▶ **WHAT IS EXPECTED**: Each line containing the string "primary" should be copied out of the entries.

▶ **STUDY MATERIAL**:
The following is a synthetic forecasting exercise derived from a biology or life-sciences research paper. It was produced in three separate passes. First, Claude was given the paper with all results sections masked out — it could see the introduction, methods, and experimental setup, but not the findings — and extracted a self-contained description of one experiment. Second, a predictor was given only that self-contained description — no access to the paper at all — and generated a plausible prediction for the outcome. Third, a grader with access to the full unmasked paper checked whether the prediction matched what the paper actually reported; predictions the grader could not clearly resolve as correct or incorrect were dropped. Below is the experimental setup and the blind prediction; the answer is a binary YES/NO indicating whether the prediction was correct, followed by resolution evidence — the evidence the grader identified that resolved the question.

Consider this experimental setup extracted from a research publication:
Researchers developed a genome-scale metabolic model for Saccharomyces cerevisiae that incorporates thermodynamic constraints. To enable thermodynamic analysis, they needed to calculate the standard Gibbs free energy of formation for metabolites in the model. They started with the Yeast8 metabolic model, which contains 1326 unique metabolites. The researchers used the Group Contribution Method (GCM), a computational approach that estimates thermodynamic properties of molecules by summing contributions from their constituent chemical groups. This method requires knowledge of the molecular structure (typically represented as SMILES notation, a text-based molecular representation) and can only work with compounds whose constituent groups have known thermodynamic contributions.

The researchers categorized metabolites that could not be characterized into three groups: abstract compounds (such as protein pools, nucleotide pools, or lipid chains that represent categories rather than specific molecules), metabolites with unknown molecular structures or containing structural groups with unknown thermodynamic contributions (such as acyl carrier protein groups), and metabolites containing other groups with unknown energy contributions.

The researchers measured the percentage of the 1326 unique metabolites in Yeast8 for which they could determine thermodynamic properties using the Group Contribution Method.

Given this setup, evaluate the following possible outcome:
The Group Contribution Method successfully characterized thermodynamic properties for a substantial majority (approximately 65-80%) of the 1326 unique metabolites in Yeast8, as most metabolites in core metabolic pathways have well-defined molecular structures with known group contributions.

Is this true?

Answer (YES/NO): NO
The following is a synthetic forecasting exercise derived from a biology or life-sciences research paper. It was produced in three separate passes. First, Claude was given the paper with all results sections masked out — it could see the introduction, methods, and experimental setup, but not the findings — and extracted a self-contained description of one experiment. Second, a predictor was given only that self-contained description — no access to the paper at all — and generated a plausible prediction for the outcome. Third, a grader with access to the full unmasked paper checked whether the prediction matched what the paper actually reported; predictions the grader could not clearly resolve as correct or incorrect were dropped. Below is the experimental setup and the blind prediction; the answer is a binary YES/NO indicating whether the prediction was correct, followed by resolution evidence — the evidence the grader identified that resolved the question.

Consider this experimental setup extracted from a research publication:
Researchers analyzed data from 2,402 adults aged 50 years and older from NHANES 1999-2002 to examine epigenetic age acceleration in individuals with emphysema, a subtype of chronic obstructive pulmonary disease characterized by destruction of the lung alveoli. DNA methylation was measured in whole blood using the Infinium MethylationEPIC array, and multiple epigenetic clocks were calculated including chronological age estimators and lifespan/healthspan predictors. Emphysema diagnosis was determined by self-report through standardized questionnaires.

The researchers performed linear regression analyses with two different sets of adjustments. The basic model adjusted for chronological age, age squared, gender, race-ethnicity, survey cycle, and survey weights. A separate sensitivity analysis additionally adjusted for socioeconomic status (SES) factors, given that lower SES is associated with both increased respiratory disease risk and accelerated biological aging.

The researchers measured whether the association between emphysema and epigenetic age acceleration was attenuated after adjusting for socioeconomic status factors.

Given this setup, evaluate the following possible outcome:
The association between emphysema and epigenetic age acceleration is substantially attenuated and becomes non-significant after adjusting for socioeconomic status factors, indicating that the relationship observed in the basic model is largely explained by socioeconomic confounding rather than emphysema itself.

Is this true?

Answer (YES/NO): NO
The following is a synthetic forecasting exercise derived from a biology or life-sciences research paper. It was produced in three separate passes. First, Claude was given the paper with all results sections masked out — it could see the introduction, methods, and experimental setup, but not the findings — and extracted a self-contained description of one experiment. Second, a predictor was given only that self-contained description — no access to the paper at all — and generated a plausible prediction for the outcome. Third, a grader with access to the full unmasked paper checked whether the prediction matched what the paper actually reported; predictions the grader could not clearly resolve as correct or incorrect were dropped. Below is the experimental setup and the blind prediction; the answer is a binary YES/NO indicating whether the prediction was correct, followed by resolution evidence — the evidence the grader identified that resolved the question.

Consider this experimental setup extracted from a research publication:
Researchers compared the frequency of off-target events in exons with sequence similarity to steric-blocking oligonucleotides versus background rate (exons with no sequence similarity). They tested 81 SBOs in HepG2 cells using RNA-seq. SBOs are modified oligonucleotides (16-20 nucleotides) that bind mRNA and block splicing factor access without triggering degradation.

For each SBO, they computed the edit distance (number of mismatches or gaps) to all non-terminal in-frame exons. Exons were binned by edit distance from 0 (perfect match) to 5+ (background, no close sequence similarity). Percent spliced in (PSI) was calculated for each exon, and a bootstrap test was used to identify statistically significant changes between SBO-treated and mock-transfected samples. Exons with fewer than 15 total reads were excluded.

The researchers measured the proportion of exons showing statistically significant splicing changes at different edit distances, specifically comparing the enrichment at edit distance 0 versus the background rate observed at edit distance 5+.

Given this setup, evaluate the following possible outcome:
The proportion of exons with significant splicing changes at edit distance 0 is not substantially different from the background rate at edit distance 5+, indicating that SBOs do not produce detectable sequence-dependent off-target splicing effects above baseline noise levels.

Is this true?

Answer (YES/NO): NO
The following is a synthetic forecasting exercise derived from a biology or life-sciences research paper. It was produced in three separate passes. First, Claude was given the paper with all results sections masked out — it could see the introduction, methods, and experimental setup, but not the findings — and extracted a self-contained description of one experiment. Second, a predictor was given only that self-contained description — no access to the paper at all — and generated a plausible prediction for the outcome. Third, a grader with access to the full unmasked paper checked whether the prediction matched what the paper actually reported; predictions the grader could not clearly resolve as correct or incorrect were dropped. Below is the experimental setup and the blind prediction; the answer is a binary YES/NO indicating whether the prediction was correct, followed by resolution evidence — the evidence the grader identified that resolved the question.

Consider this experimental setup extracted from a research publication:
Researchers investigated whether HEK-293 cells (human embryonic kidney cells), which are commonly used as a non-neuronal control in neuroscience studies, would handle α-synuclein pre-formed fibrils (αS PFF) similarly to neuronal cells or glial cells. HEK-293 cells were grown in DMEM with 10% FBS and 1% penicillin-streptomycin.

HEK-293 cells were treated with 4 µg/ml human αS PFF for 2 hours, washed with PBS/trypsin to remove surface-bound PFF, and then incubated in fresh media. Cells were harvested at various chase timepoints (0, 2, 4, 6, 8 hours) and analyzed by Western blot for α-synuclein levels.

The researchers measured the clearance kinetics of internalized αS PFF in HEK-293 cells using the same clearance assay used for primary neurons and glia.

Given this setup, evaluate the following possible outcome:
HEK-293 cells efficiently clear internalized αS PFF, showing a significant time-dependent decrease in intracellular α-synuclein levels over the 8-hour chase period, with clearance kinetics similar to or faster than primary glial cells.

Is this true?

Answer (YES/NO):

▶ **RESULT**:
The researchers measured the clearance kinetics of internalized αS PFF in HEK-293 cells using the same clearance assay used for primary neurons and glia.
HEK-293 cells efficiently clear internalized αS PFF, showing a significant time-dependent decrease in intracellular α-synuclein levels over the 8-hour chase period, with clearance kinetics similar to or faster than primary glial cells.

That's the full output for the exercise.